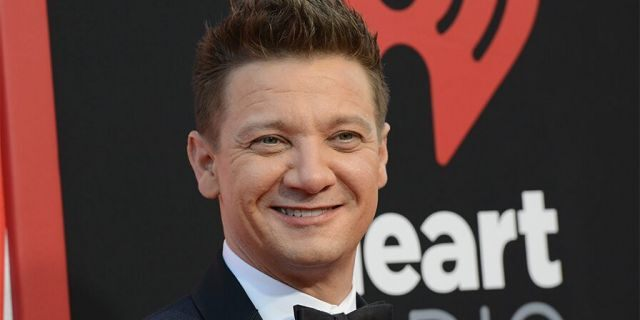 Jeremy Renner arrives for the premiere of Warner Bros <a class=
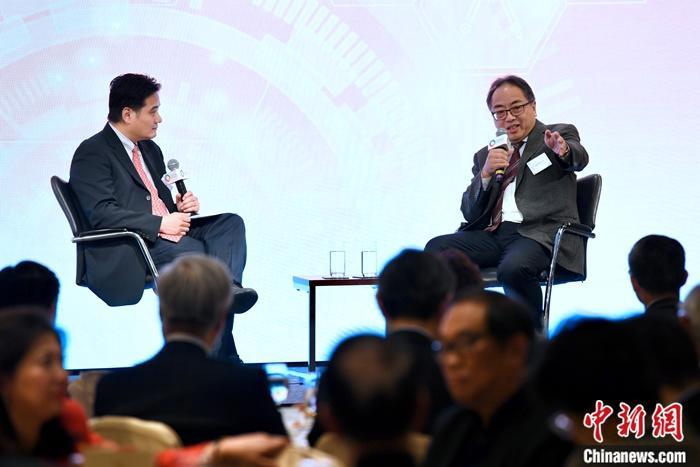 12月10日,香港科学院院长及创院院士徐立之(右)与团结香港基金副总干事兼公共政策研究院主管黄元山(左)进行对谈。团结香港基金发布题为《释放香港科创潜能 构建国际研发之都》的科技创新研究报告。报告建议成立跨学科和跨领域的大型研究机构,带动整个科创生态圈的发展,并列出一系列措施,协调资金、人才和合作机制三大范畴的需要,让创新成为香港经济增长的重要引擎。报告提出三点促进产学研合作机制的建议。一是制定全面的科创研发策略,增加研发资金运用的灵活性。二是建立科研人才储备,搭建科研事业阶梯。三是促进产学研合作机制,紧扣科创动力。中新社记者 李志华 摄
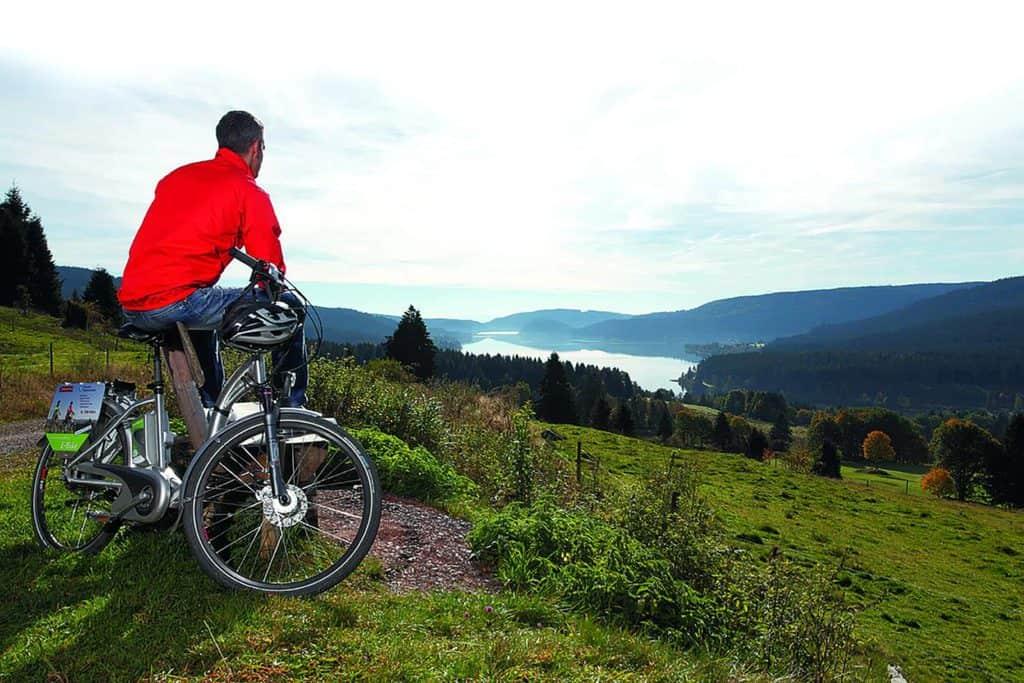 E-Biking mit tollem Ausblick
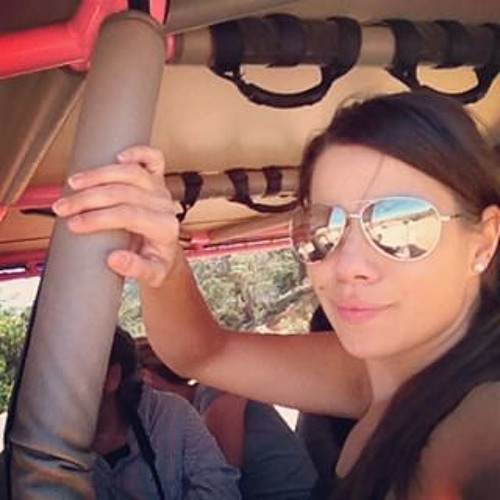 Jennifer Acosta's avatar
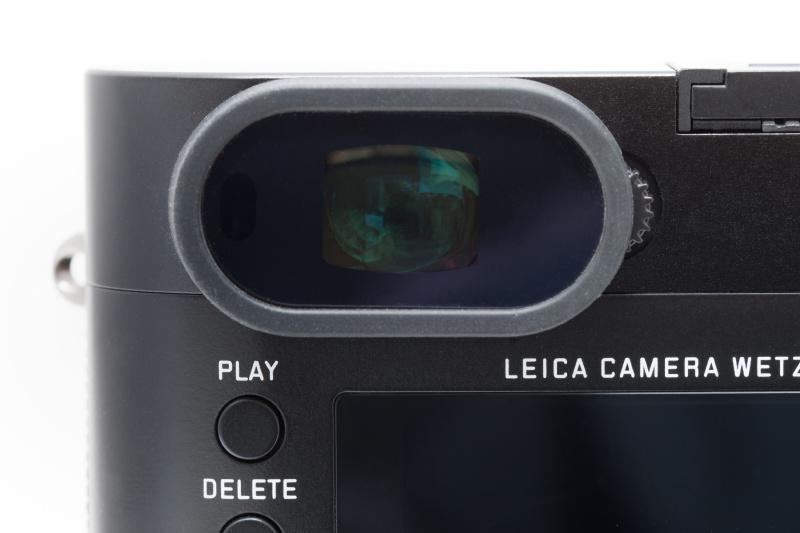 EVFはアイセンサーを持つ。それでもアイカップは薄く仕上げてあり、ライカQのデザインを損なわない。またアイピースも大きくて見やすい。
...
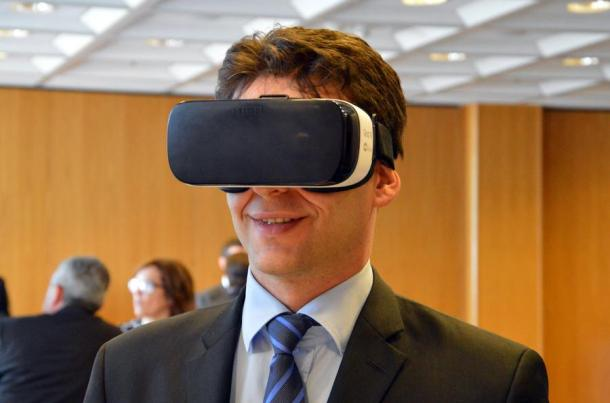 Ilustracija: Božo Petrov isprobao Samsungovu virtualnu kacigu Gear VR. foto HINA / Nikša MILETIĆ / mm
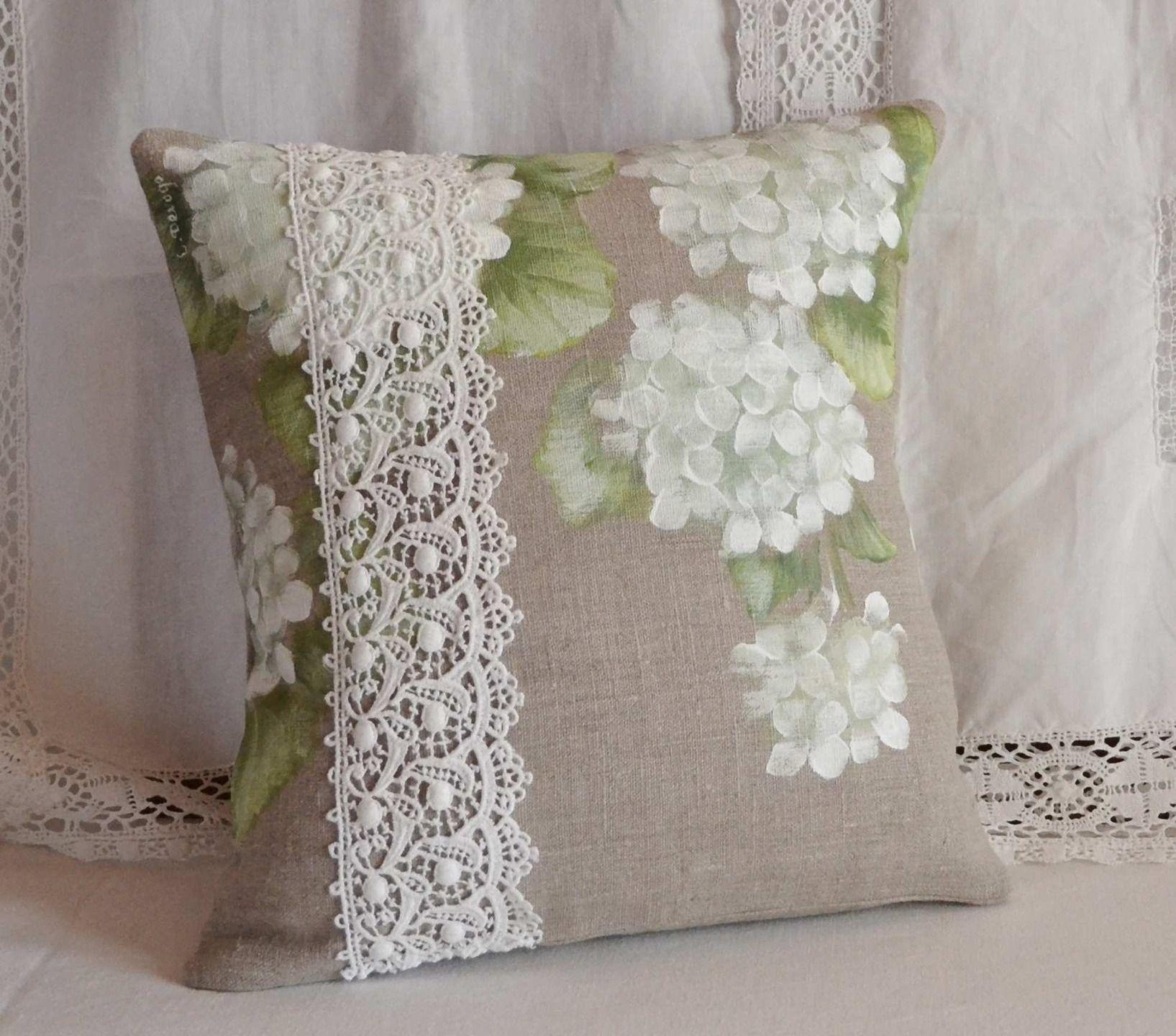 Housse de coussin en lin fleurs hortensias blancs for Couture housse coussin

TASK INSTRUCTIONS
Print the line above containing "Jeremy Renner arrives", the line containing "Jennifer Acosta's avatar", and everything between them, exactly as written. Pictures stay out.

RESPONSE TO THE EXERCISE
 Jeremy Renner arrives for the premiere of Warner Bros <a class=
 12月10日,香港科学院院长及创院院士徐立之(右)与团结香港基金副总干事兼公共政策研究院主管黄元山(左)进行对谈。团结香港基金发布题为《释放香港科创潜能 构建国际研发之都》的科技创新研究报告。报告建议成立跨学科和跨领域的大型研究机构,带动整个科创生态圈的发展,并列出一系列措施,协调资金、人才和合作机制三大范畴的需要,让创新成为香港经济增长的重要引擎。报告提出三点促进产学研合作机制的建议。一是制定全面的科创研发策略,增加研发资金运用的灵活性。二是建立科研人才储备,搭建科研事业阶梯。三是促进产学研合作机制,紧扣科创动力。中新社记者 李志华 摄
 E-Biking mit tollem Ausblick
 Jennifer Acosta's avatar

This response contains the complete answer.